=== DOCUMENT EXTRACT ===
I've always hated iTunes so I don't use it much more than to sync my iphone for updates and to manage music on the phone.  Foobar2000 is a nice player once you overcome the customization learning curve, and there are some nice configurations contributed by people out there that make it very usable and visually pleasing.


----------



## FredrikT92

Ive gone from winamp Pro with Wasapi plugin to AIMP3. I dont know if its placebo, but I belive that AIMP3 sounds a little better. Little more clear and "natural".
  I cant get foobar2000 to work with wasapi plugin, but foobar also sounded better then winamp


----------



## wenyuanalive

I am using foobar 2000 and it's great. It supports almost all lossless formats but for ape you may need to do download some file first.


----------



## swspiers

I just converted to JRiver from Media Monkey.  Maybe it's just me, but I find it extremely easy to use and flexible.  It just feels like a more polished product


----------



## Jiffy Squid

On my MacBook Air, I generally just use iTunes, but I'll switch to Decibel when playing 24/96 content. On my PC, I use Foobar.
   
  Sound quality-wise, I don't hear a difference between the different applications, but that's to be expected.


----------



## mfaoro

I have tried Decible, Pure Music, AudioNirvana, IRiver and Amarra is -by far- my favorite player. The sound is just more natural and transparent to me. Pure Music in particular felt too harsh to my ears. Decible was neutral but its lack of Itunes integration was a non-starter.
   
  This is with LCD3s and a Meridian Explorer out of a Mac Mini.


----------



## trane1992

what about KMPlayer


----------



## FredrikT92

I just tryed the JRiver trail and I have to say... It sounds like its got better seperation/soundstage then AIMP3 and Winamp, sounds very open. I think im in love.


----------



## pdrm360

For me it was worth to pay $50 for the JRiver although the foobar 2000 is a great music player for free.


----------



## Ahriakin

Another JRiver vote here. I've been using Mediamonkey for the last few years, Foober2K before that - all very competent players. I only really looked at JRiver when deciding on DSD capable players but what I have seen of both it's current capabilities, excellent plugin quality (and native VST hosting !)  and the forward thinking attitude and responsiveness of the Devs sold me on it.


----------



## Anarion

I mostly use Foobar but I really like WMP too, I love the UI. WMA lossless is my format of choice (great compatibility with WP8 and of course native support in Windows, no issues with Foobar either). MP3tag handles my metadata needs.

=== EXERCISE DIRECTIONS ===
From the forum thread about music players, print the part that opens with the words containing "I cant get foobar2000" and closes with "some file first.". The data after this point comes from a different source.

=== DATA EXCERPT ===
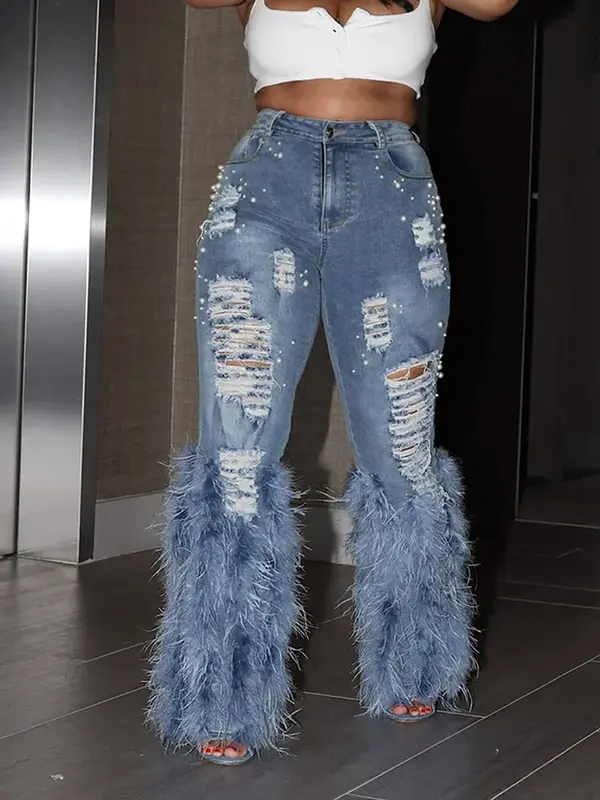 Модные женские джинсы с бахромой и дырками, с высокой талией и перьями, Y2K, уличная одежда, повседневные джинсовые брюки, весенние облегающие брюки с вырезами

=== ANSWER SECTION ===
I cant get foobar2000 to work with wasapi plugin, but foobar also sounded better then winamp


----------



## wenyuanalive

I am using foobar 2000 and it's great. It supports almost all lossless formats but for ape you may need to do download some file first.